Interview with Thomas H. Davenport & John C. Beck
"You've got (lots and lots of) mail"
Everyone in business is bombarded with information - from e-mail and voice mail to professional journals and PowerPoint presentations. How do you decide which information is worthy of your attention? And how can you make sure consumers are paying attention to your message? Co-authors Thomas H. Davenport and John C. Beck explore the importance of attention in a ground-breaking book, The Attention Economy: Understanding the New Currency of Business.

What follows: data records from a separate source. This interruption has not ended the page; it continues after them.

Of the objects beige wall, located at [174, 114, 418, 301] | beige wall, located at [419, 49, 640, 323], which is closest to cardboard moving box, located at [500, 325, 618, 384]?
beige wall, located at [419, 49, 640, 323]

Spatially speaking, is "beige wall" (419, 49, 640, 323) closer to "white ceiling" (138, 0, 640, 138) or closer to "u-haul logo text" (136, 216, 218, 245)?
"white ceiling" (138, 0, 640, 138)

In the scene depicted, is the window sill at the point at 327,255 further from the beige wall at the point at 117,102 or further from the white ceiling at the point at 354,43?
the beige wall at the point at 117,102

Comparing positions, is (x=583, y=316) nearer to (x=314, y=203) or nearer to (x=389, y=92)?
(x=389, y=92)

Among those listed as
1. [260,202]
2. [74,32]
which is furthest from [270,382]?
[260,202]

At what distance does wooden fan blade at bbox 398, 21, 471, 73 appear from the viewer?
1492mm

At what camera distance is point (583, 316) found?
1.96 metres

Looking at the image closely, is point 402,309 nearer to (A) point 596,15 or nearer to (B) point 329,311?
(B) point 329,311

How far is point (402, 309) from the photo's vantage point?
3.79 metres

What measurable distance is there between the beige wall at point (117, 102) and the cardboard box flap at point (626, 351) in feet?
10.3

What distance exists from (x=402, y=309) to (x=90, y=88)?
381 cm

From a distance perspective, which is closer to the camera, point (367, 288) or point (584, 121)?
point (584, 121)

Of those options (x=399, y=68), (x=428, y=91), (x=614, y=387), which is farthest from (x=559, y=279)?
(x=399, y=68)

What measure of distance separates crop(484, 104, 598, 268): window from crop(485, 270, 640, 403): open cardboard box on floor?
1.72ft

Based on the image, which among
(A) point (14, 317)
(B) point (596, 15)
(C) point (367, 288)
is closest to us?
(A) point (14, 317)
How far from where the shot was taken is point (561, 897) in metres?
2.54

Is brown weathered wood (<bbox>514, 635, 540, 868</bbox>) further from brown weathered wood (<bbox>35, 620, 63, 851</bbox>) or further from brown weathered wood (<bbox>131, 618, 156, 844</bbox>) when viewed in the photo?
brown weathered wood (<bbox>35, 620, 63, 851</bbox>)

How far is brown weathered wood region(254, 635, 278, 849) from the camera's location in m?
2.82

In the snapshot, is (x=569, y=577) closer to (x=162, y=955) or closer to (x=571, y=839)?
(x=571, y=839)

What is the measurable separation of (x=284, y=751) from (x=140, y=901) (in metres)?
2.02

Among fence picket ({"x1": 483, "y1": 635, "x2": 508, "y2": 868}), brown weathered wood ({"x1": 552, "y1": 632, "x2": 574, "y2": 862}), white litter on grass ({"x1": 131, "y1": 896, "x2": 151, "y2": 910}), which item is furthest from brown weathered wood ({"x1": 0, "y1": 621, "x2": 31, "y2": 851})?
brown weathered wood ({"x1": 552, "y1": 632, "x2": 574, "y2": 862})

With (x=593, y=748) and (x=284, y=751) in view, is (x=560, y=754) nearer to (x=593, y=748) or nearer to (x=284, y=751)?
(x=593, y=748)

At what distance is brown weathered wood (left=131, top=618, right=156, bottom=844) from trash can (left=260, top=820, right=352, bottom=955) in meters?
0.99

According to the authors, it's fitting that we "pay" attention, because attention is one of the most valuable commodities in business.
BookPage recently discussed the challenges of paying attention in the information age with co-author Thomas Davenport, a management professor and consultant.
Is the free flow of information a blessing or a curse for today's managers?
It's probably both - certainly we are informed by it, and it gives us a better sense of what's going on in our business and our lives. But it can also be extremely distracting and can keep us from attending to what's important. It can also be a bit addictive.
What's the difference between managing your time and managing your
Managing time isn't enough for knowledge workers. You also have to manage the allocation of your brain cells. We all have experiences of devoting a lot of time to something, and not much attention - and vice-versa.
How does a successful leader manage his or her attention?
It's all about prioritizing what really matters - the work that matters, the information sources that matter and the people who matter. A leader not only has to focus his or her own attention, but also to try to get other people's attention focused on both the leader and the issues that the leader thinks are critical to the organization.
How many e-mail messages did you have waiting in your inbox today?
Between my office and university e-mail addresses, I get about 100 a day. Plus 15 or so voice mails, a few faxes and a dozen pieces of paper mail. I'm overwhelmed like everyone else.
Are most people better at paying attention at home or at work?
We just pay attention to different things. Since the average American watches television for three hours and 26 minutes per day, a lot of home attention is presumably going to that.